A presidenta Dilma Rousseff lançou na tarde de ontem (03/05), no Palácio do Planalto, em Brasília, o Plano Safra da Agricultura Familiar 2016-2017, com um orçamento de R$ 30 bilhões. Com a presença de mais de dez ministros, também foram anunciados o I Plano Nacional de Juventude e Sucessão Rural, a regulamentação da Lei 13.001/14 que consolida normas de seleção para permanência e titulação das famílias no Programa de Reforma Agrária, o II Plano Nacional de Agroecologia e Produção Orgânica (Planapo) e um decreto de reformulação do Conselho Nacional de Desenvolvimento Rural Sustentável (Condraf), dentre outras iniciativas.

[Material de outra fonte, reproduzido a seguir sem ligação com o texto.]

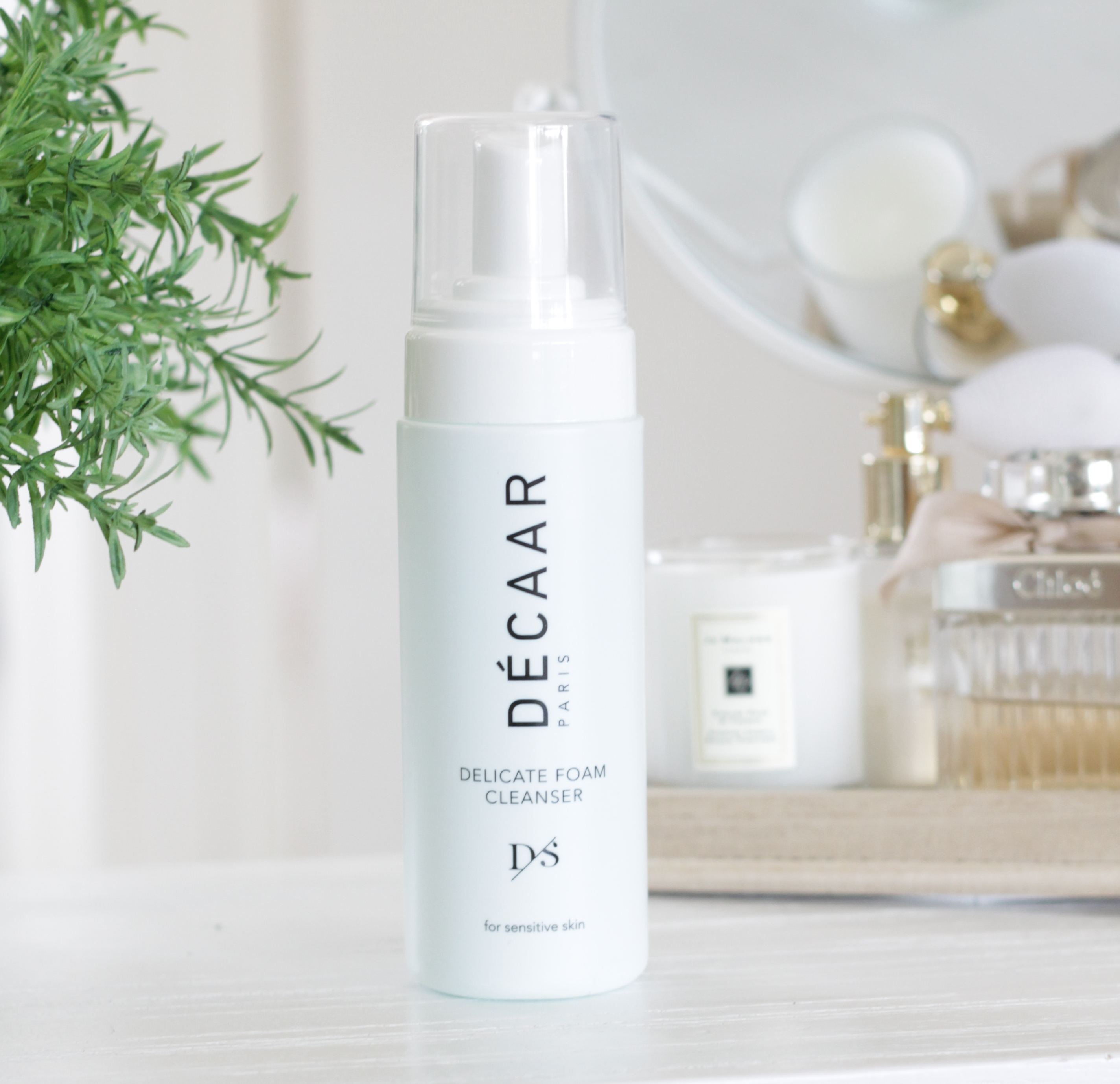 Décaar Foam Cleanser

Segundo a presidenta, a agricultura familiar é muito importante tanto para os que vivem dela quanto para os consumidores, e é uma atividade econômica importante para o Produto Interno Bruto (PIB) do país. Tem condições de gerar emprego, renda e é estratégica para o Brasil, acrescentou. “Desde o início do governo Lula tivemos uma imensa evolução. A primeira parte diz respeito ao financiamento: se no início eram R$ 2,5 bilhões, hoje são R$ 30 bilhões. Hoje temos financiamento adequado, com juros subsidiados, o que muitas vezes irrita bastante aos que acreditam que a agricultura familiar poderia ser deixada às livres forças do mercado. Agora os agricultores são capazes de viver da renda do seu trabalho de forma digna”, disse.
A presidenta fez questão de destacar a importância do diálogo qualificado entre o governo e os movimentos sociais. Ressaltou também que as políticas de compras governamentais, tais como o Programa Nacional de Alimentação Escolar (PNAE) e o Programa de Aquisição de Alimentos (PAA) são fundamentais para sustentar o crescimento dos mercados para os agricultores familiares.
“Estamos muito felizes com esse Plano nessas bases, mas temos sempre de avançar. Qualquer conquista é só o começo, e tivemos algumas: a assistência técnica vai fazer diferença para a agricultura familiar brasileira, definimos e asseguramos recursos para que 600 mil famílias continuem recebendo Assistência Técnica e Extensão Rural (Ater) com foco na agroecologia e parte dela direcionada às mulheres. Tivemos a consciência de construir a Agência Nacional de Assistência Técnica e Extensão Rural (Anater) e o PAA junto ao PNAE, e essa decisão de que 30% de todas as compras da união sejam da agricultura familiar constrói uma demanda muito forte. Esse processo está em curso e afirmamos que, além de existir no presente, tem futuro”, defendeu a presidenta.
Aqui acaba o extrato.